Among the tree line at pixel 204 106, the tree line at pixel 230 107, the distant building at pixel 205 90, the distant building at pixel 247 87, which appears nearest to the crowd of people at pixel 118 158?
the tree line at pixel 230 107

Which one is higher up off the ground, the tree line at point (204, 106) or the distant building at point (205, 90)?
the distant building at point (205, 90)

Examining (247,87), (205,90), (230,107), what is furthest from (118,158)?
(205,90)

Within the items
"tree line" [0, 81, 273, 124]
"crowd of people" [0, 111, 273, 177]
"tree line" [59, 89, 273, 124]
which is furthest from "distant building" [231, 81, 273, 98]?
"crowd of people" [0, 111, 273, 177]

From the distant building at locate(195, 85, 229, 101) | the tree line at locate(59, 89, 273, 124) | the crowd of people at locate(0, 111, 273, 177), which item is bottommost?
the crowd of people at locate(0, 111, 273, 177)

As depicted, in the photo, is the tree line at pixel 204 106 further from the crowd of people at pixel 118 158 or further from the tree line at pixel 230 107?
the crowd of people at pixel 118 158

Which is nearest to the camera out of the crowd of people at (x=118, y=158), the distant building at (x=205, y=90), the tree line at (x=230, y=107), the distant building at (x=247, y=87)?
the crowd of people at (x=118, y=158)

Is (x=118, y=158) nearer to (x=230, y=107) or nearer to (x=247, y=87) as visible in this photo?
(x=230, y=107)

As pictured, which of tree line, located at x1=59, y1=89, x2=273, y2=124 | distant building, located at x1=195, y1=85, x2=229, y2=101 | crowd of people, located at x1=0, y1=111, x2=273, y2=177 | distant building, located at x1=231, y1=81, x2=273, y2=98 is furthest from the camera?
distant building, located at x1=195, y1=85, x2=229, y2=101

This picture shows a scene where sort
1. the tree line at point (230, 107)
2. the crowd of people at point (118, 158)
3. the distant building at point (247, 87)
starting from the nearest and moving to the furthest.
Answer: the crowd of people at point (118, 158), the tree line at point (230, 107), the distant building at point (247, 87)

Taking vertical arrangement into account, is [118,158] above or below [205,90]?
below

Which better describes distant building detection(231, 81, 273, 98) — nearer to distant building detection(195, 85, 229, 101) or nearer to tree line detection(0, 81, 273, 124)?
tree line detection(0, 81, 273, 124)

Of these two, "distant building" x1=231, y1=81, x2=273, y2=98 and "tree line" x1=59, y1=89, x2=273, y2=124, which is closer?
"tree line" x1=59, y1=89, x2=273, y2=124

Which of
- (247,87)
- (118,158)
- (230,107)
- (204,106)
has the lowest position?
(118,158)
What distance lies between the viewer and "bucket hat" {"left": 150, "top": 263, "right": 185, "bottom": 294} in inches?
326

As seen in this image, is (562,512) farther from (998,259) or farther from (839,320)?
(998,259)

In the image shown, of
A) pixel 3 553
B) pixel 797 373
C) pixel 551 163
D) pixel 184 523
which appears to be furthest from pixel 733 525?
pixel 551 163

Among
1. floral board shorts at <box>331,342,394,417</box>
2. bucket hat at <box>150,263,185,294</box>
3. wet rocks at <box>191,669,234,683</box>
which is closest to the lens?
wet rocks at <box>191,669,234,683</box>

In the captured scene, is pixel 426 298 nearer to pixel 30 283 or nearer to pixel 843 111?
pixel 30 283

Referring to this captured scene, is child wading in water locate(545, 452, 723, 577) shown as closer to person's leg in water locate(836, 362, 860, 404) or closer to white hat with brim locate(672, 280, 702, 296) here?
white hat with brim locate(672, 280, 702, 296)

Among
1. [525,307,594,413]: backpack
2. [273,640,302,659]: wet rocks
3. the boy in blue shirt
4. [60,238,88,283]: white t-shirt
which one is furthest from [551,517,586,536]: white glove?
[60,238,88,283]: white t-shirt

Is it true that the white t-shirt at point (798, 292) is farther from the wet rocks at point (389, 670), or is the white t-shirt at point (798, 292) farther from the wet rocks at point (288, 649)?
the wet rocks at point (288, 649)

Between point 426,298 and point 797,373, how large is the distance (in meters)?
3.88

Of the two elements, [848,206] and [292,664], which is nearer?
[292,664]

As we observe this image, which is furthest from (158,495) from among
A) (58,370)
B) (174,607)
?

• • • •

**Task goal:** Render the lines of the items as a Markdown table with the columns "Row" and "Line," starting with the line that contains "What distance lies" and going on through the end of the items. Leave out blank lines, and number each row in the "Row" column.

**Exercise solution:**
| Row | Line |
|---|---|
| 1 | What distance lies between the viewer and "bucket hat" {"left": 150, "top": 263, "right": 185, "bottom": 294} in inches? |
| 2 | 326 |
| 3 | As seen in this image, is (562,512) farther from (998,259) or farther from (839,320)? |
| 4 | (998,259) |
| 5 | In the image shown, of |
| 6 | A) pixel 3 553 |
| 7 | B) pixel 797 373 |
| 8 | C) pixel 551 163 |
| 9 | D) pixel 184 523 |
| 10 | which appears to be furthest from pixel 733 525? |
| 11 | pixel 551 163 |
| 12 | Among |
| 13 | 1. floral board shorts at <box>331,342,394,417</box> |
| 14 | 2. bucket hat at <box>150,263,185,294</box> |
| 15 | 3. wet rocks at <box>191,669,234,683</box> |
| 16 | which is closest to the lens? |
| 17 | wet rocks at <box>191,669,234,683</box> |
| 18 | In the captured scene, is pixel 426 298 nearer to pixel 30 283 or nearer to pixel 843 111? |
| 19 | pixel 30 283 |
| 20 | Referring to this captured scene, is child wading in water locate(545, 452, 723, 577) shown as closer to person's leg in water locate(836, 362, 860, 404) or closer to white hat with brim locate(672, 280, 702, 296) here? |
| 21 | white hat with brim locate(672, 280, 702, 296) |
| 22 | Among |
| 23 | 1. [525,307,594,413]: backpack |
| 24 | 2. [273,640,302,659]: wet rocks |
| 25 | 3. the boy in blue shirt |
| 26 | 4. [60,238,88,283]: white t-shirt |
| 27 | which one is furthest from [551,517,586,536]: white glove? |
| 28 | [60,238,88,283]: white t-shirt |
| 29 | Is it true that the white t-shirt at point (798, 292) is farther from the wet rocks at point (389, 670), or is the white t-shirt at point (798, 292) farther from the wet rocks at point (288, 649)? |
| 30 | the wet rocks at point (288, 649) |
| 31 | Between point 426,298 and point 797,373, how large is the distance (in meters)? |
| 32 | 3.88 |
| 33 | Of the two elements, [848,206] and [292,664], which is nearer? |
| 34 | [292,664] |
| 35 | As we observe this image, which is furthest from (158,495) from among |
| 36 | A) (58,370) |
| 37 | B) (174,607) |
| 38 | ? |